*PROBLEM STATEMENT*
What you return must match the listing below word for word.

[Start of section]

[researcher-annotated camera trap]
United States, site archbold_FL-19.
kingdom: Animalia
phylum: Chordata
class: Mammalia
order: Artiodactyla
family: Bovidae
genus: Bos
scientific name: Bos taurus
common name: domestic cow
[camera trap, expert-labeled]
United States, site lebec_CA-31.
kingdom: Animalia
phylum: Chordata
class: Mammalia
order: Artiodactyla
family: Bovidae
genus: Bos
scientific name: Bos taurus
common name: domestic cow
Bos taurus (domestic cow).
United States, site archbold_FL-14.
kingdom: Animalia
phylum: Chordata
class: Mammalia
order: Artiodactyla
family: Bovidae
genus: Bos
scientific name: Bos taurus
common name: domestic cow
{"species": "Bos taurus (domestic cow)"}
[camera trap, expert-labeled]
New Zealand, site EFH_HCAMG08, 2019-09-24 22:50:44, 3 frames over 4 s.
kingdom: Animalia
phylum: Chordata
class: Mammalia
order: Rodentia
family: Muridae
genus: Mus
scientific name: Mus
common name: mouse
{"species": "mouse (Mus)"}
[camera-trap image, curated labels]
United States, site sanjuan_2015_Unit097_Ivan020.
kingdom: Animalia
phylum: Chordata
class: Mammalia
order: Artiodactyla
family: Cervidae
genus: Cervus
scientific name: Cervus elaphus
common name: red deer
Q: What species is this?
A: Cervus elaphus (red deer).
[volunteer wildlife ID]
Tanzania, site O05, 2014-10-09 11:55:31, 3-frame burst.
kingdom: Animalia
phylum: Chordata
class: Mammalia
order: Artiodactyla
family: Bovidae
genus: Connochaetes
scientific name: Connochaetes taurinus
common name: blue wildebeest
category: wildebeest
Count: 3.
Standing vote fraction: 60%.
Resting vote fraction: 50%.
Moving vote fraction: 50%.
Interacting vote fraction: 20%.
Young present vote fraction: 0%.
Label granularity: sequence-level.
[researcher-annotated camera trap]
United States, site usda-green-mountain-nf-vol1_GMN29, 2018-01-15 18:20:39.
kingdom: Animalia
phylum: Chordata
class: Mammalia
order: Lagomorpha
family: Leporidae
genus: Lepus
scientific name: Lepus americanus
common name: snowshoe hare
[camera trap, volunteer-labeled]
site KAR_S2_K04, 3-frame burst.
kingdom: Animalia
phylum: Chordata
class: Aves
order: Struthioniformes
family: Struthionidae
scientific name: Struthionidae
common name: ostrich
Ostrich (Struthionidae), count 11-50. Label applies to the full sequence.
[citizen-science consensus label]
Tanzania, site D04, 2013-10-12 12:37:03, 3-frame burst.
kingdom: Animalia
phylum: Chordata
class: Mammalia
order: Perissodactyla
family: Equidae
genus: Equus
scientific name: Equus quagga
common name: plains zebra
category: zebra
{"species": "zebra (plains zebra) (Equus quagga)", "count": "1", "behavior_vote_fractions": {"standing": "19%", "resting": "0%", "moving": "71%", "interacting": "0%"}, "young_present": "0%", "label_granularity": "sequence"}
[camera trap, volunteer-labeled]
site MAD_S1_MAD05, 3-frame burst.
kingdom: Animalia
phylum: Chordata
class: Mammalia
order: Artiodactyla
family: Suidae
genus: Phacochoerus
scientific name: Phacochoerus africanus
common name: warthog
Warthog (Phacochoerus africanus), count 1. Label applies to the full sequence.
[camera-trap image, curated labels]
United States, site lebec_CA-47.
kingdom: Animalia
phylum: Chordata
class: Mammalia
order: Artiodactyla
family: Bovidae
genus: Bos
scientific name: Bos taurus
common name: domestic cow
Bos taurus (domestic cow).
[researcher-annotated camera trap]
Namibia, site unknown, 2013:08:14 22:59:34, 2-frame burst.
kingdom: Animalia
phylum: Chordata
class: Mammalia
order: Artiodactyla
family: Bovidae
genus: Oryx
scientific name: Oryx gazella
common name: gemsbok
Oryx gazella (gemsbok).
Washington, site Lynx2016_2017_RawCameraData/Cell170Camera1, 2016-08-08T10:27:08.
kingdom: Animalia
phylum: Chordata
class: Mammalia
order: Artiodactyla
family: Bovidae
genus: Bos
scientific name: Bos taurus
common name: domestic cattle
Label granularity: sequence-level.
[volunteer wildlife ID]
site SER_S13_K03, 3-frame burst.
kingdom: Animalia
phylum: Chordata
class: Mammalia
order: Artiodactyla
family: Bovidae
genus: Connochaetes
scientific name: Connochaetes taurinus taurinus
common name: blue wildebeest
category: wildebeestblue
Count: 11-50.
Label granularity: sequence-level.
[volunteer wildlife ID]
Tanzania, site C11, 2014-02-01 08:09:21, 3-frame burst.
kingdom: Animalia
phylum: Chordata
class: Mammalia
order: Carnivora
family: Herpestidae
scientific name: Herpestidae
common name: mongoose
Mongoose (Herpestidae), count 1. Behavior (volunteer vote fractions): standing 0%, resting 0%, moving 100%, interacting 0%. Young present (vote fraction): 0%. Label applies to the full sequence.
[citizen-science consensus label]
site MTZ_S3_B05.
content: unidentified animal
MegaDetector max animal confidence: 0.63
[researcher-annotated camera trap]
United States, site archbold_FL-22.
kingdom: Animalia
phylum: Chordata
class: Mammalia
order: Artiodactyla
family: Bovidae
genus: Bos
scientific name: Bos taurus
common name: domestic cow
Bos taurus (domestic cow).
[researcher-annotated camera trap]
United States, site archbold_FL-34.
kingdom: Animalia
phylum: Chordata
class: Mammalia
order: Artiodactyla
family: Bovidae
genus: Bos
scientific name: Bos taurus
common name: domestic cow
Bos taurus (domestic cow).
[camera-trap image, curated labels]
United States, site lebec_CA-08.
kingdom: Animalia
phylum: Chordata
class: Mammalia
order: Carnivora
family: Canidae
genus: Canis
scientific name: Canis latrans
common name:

[End of section]

*ANSWER TO THIS TASK*
[researcher-annotated camera trap]
United States, site archbold_FL-19.
kingdom: Animalia
phylum: Chordata
class: Mammalia
order: Artiodactyla
family: Bovidae
genus: Bos
scientific name: Bos taurus
common name: domestic cow
[camera trap, expert-labeled]
United States, site lebec_CA-31.
kingdom: Animalia
phylum: Chordata
class: Mammalia
order: Artiodactyla
family: Bovidae
genus: Bos
scientific name: Bos taurus
common name: domestic cow
Bos taurus (domestic cow).
United States, site archbold_FL-14.
kingdom: Animalia
phylum: Chordata
class: Mammalia
order: Artiodactyla
family: Bovidae
genus: Bos
scientific name: Bos taurus
common name: domestic cow
{"species": "Bos taurus (domestic cow)"}
[camera trap, expert-labeled]
New Zealand, site EFH_HCAMG08, 2019-09-24 22:50:44, 3 frames over 4 s.
kingdom: Animalia
phylum: Chordata
class: Mammalia
order: Rodentia
family: Muridae
genus: Mus
scientific name: Mus
common name: mouse
{"species": "mouse (Mus)"}
[camera-trap image, curated labels]
United States, site sanjuan_2015_Unit097_Ivan020.
kingdom: Animalia
phylum: Chordata
class: Mammalia
order: Artiodactyla
family: Cervidae
genus: Cervus
scientific name: Cervus elaphus
common name: red deer
Q: What species is this?
A: Cervus elaphus (red deer).
[volunteer wildlife ID]
Tanzania, site O05, 2014-10-09 11:55:31, 3-frame burst.
kingdom: Animalia
phylum: Chordata
class: Mammalia
order: Artiodactyla
family: Bovidae
genus: Connochaetes
scientific name: Connochaetes taurinus
common name: blue wildebeest
category: wildebeest
Count: 3.
Standing vote fraction: 60%.
Resting vote fraction: 50%.
Moving vote fraction: 50%.
Interacting vote fraction: 20%.
Young present vote fraction: 0%.
Label granularity: sequence-level.
[researcher-annotated camera trap]
United States, site usda-green-mountain-nf-vol1_GMN29, 2018-01-15 18:20:39.
kingdom: Animalia
phylum: Chordata
class: Mammalia
order: Lagomorpha
family: Leporidae
genus: Lepus
scientific name: Lepus americanus
common name: snowshoe hare
[camera trap, volunteer-labeled]
site KAR_S2_K04, 3-frame burst.
kingdom: Animalia
phylum: Chordata
class: Aves
order: Struthioniformes
family: Struthionidae
scientific name: Struthionidae
common name: ostrich
Ostrich (Struthionidae), count 11-50. Label applies to the full sequence.
[citizen-science consensus label]
Tanzania, site D04, 2013-10-12 12:37:03, 3-frame burst.
kingdom: Animalia
phylum: Chordata
class: Mammalia
order: Perissodactyla
family: Equidae
genus: Equus
scientific name: Equus quagga
common name: plains zebra
category: zebra
{"species": "zebra (plains zebra) (Equus quagga)", "count": "1", "behavior_vote_fractions": {"standing": "19%", "resting": "0%", "moving": "71%", "interacting": "0%"}, "young_present": "0%", "label_granularity": "sequence"}
[camera trap, volunteer-labeled]
site MAD_S1_MAD05, 3-frame burst.
kingdom: Animalia
phylum: Chordata
class: Mammalia
order: Artiodactyla
family: Suidae
genus: Phacochoerus
scientific name: Phacochoerus africanus
common name: warthog
Warthog (Phacochoerus africanus), count 1. Label applies to the full sequence.
[camera-trap image, curated labels]
United States, site lebec_CA-47.
kingdom: Animalia
phylum: Chordata
class: Mammalia
order: Artiodactyla
family: Bovidae
genus: Bos
scientific name: Bos taurus
common name: domestic cow
Bos taurus (domestic cow).
[researcher-annotated camera trap]
Namibia, site unknown, 2013:08:14 22:59:34, 2-frame burst.
kingdom: Animalia
phylum: Chordata
class: Mammalia
order: Artiodactyla
family: Bovidae
genus: Oryx
scientific name: Oryx gazella
common name: gemsbok
Oryx gazella (gemsbok).
Washington, site Lynx2016_2017_RawCameraData/Cell170Camera1, 2016-08-08T10:27:08.
kingdom: Animalia
phylum: Chordata
class: Mammalia
order: Artiodactyla
family: Bovidae
genus: Bos
scientific name: Bos taurus
common name: domestic cattle
Label granularity: sequence-level.
[volunteer wildlife ID]
site SER_S13_K03, 3-frame burst.
kingdom: Animalia
phylum: Chordata
class: Mammalia
order: Artiodactyla
family: Bovidae
genus: Connochaetes
scientific name: Connochaetes taurinus taurinus
common name: blue wildebeest
category: wildebeestblue
Count: 11-50.
Label granularity: sequence-level.
[volunteer wildlife ID]
Tanzania, site C11, 2014-02-01 08:09:21, 3-frame burst.
kingdom: Animalia
phylum: Chordata
class: Mammalia
order: Carnivora
family: Herpestidae
scientific name: Herpestidae
common name: mongoose
Mongoose (Herpestidae), count 1. Behavior (volunteer vote fractions): standing 0%, resting 0%, moving 100%, interacting 0%. Young present (vote fraction): 0%. Label applies to the full sequence.
[citizen-science consensus label]
site MTZ_S3_B05.
content: unidentified animal
MegaDetector max animal confidence: 0.63
[researcher-annotated camera trap]
United States, site archbold_FL-22.
kingdom: Animalia
phylum: Chordata
class: Mammalia
order: Artiodactyla
family: Bovidae
genus: Bos
scientific name: Bos taurus
common name: domestic cow
Bos taurus (domestic cow).
[researcher-annotated camera trap]
United States, site archbold_FL-34.
kingdom: Animalia
phylum: Chordata
class: Mammalia
order: Artiodactyla
family: Bovidae
genus: Bos
scientific name: Bos taurus
common name: domestic cow
Bos taurus (domestic cow).
[camera-trap image, curated labels]
United States, site lebec_CA-08.
kingdom: Animalia
phylum: Chordata
class: Mammalia
order: Carnivora
family: Canidae
genus: Canis
scientific name: Canis latrans
common name:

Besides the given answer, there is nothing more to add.